Clinton Cash: An update

The New York Post celebrates Madam Hillary’s rollout rerun with an update from Peter Schweizer on Clinton Cash:

Bloomberg and the Washington Post…drilled down and discovered an additional 1,100 hidden foreign Clinton Foundation donations. Since the revelation, the Foundation has only released 24 of the secret foreign donors. When will Americans see the remaining 1,076 names? Hillary hasn’t said.

And thanks to the Huffington Post, we now know that in 2014 and 2015, Hillary delivered eight speeches totaling $1.6 million in speaking fees paid for by two of the largest banks tied to the Keystone XL pipeline.
That’s in addition to the $1.8 million Bill bagged for the 10 Keystone investor-funded speeches he delivered during Hillary’s tenure as Secretary of State.
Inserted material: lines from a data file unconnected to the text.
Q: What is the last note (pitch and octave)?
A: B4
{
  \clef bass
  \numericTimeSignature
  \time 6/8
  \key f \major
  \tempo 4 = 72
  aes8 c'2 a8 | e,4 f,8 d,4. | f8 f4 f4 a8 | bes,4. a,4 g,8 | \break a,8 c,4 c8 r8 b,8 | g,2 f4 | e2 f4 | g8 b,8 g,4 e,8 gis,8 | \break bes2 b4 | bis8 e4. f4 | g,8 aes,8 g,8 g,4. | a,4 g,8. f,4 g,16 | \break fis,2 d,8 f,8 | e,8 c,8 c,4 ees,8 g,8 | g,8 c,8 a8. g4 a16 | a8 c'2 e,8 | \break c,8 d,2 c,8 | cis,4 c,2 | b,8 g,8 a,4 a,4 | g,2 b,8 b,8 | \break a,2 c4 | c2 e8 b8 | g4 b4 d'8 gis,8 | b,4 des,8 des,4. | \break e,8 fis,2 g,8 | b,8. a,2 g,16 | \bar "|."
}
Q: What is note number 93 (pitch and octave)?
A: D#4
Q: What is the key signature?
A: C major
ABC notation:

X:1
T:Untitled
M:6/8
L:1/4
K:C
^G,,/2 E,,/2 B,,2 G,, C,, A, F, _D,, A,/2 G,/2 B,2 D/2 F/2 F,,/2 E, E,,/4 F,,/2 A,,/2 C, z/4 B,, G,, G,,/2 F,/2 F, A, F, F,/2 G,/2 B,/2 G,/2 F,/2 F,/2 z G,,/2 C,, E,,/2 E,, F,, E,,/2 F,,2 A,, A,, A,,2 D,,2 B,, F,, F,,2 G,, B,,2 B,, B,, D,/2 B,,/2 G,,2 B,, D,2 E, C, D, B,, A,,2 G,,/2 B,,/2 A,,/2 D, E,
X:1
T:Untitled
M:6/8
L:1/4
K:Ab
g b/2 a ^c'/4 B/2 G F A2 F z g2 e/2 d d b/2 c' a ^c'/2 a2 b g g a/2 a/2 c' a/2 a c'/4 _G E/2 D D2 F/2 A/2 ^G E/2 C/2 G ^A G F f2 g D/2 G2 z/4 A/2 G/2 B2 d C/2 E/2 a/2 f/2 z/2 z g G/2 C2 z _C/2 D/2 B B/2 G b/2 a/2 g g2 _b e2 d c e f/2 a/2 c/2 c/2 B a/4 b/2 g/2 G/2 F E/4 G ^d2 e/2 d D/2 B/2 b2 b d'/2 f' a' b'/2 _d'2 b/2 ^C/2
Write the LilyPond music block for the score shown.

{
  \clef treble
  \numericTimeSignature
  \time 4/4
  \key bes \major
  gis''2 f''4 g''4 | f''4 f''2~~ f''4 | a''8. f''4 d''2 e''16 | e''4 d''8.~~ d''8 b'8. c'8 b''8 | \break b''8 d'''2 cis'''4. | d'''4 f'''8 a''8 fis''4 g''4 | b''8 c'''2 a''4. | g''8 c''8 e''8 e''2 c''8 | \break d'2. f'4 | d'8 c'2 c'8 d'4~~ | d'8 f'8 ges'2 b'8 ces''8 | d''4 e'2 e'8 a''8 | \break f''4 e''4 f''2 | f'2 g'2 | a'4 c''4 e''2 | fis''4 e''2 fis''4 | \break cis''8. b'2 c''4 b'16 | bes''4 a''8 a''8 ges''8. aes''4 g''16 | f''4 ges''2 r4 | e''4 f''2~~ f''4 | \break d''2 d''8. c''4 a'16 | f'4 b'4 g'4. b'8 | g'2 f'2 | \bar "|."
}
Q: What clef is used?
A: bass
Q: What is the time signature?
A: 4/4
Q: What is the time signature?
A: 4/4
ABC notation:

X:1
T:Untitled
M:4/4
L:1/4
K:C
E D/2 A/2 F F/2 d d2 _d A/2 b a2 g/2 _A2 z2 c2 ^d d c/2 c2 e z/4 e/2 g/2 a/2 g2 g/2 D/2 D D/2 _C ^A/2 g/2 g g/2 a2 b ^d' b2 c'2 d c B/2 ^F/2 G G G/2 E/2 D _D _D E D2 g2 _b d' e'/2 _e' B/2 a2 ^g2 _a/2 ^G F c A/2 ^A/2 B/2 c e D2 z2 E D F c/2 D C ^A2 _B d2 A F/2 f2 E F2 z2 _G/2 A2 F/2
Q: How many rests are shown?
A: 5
Perhaps this helps explain Hillary’s reticence over the last few years to express opposition to the pipeline, much to ­environmentalists’ chagrin.

We now know 181 Clinton Foundation donors lobbied Hillary’s State Department; that the Clintons’ family foundation received millions from Qatar, as well as donations from FIFA, the soccer organization now enmeshed in a bribery and corruption scandal of global proportions; that the Clintons have a secret “pass-through” company, WJC, LLC.; that Hillary’s State Department “approved $165 billion worth of commercial arms sales to 20 nations whose governments have given money to the Clinton Foundation,” according to the International Business Times analysis.

In case you missed it, Mr. Bill appeared on CNN to offer a defense that had the air of a rerun as well. As for the generous donors who contributed to his foundation or compensated him for his speeches, he observed: “I don’t ever know what people’s motives are.” This (pseudo) rhetorical question has a familiar quality as well: “Has anybody proved that we did anything objectionable?”

If history is any guide, knowledgeable observers know that the answer to that question “depends on” something. In this case, however, Clinton answered his own question in the negative.